Toujours pas de trace du plan de lutte nationale promis par le ministre Max Hahn. À bout de patience, les deux partis d’opposition ont soumis coup sur coup leur propre plans d’action.
Les chiffres sont connus et ne cessent de se détériorer. La semaine écoulée, le Statec a alerté qu’en 2024, 20 % de la population était confrontée à la pauvreté et à l’exclusion sociale, soit 130 000 personnes.

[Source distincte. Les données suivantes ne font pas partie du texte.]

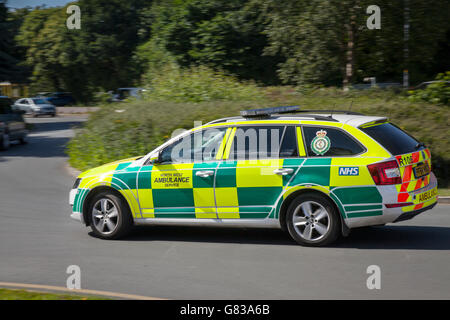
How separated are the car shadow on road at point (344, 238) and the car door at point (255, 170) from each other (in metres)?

À la base, le taux de risque de pauvreté pointe à 18,1 %. En déduisant les dépenses courantes – en tête les frais de logement – ce taux augmente à 26,1 %. Les moins de 18 ans (24,1 %) et les ménages monoparentaux (32 %) sont les plus menacés par la pauvreté. Une personne sur sept fait partie des travailleurs pauvres.
Pour déi gréng, ces chiffres représentent la «face cachée» du riche Luxembourg. «Depuis des années, le gouvernement martèle qu’une forte économie doit primer sur l’État social. Or cette équation ne fonctionne pas. La croissance économique n’assure ni sécurité sociale, ni logement abordable, ni revenus équitables, ni égalité des chances», fustige le parti, qui a présenté hier matin un plan d’action comprenant 20 propositions.
Le LSAP mise sur un paquet de mesures plus complet encore. «La pauvreté n’est pas une fatalité, mais une injustice (…). Les personnes en situation de pauvreté n’ont pas besoin de charité – elles ont besoin de perspectives justes et concrètes. Et offrir ces perspectives est avant tout une question de volonté politique», a souligné jeudi dernier le premier parti d’opposition.
Les deux formations – toutes les deux membres du gouvernement tricolore, au pouvoir de 2013 à 2023 – taclent en priorité le ministre de la Famille, Max Hahn, un membre de leur ancien partenaire de coalition DP.
Son plan d’action national contre la pauvreté se fait attendre depuis près de deux ans. Lors de sa déclaration sur l’état de la Nation, à la mi-mai, le Premier ministre, Luc Frieden (CSV), avait annoncé que le plan, qui doit être mis sur la table avant la fin de cette année, allait reposer sur une «stratégie cohérente est essentielle» offrant aux personnes en situation de précarité un «soutien réel et concret».
Le camp socialiste mise sur un plan pour agir dans cinq domaines : le logement, la précarité financière, la pauvreté des enfants, le sans-abrisme et l’accueil digne des migrants.
En plus du logement et de la pauvreté des enfants, déi gréng voient deux autres priorités : une vie digne pour les seniors et de «fortes structures» pour la cohésion sociale.
L’importance de la prévention
Les deux partis se rejoignent sur plusieurs mesures à prendre : imposer un quota aux communes pour réaliser du logement abordable et social, la mobilisation de terrains et de logements vides, l’introduction d’un kit de naissance gratuit pour les familles défavorisées ou encore l’augmentation et la revalorisation du salaire minimum (100 euros net pour le LSAP), du revenu minimum garanti (Revis) et de la pension minimale, inférieure au revenu pour vivre décemment (2 530 euros brut contre 3 700 euros, selon le Statec).
Parmi les propositions plus novatrices figurent, du côté du LSAP, le lancement d’un programme national de construction de logements sociaux et la mise en place de davantage d’écoles à journée continue. Chez déi gréng, relevons la création de centres régionaux pour l’inclusion sociale et professionnelle ou de structures d’hébergement décentralisées pour les sans-abri.
D’une manière plus globale, il importerait de donner la priorité à la prévention, afin d’éviter que les gens tombent dans le surendettement, le sans-abrisme et l’isolation sociale.
Le gouvernement compte débloquer 3,3 milliards d’euros
Le Parti socialiste fustige le fait qu’«aucune trace» financière du plan de lutte contre la pauvreté ne figure dans le budget de l’État pour 2026. «Cela nous inquiète profondément – pour le LSAP, c’est même irresponsable», est-il souligné dans un communiqué.
Lors de la présentation du projet de budget, le ministre des Finances, Gilles Roth, avait levé du moins une partie du voile sur les enveloppes consacrées à la lutte contre la pauvreté.
«Les dépenses pour le bien-être vont se chiffrer l’année prochaine à 4,9 milliards d’euros, soit 5,2 % du PIB, dont 3,3 milliards d’euros pour la lutte contre la pauvreté», avançait début octobre le ministre CSV.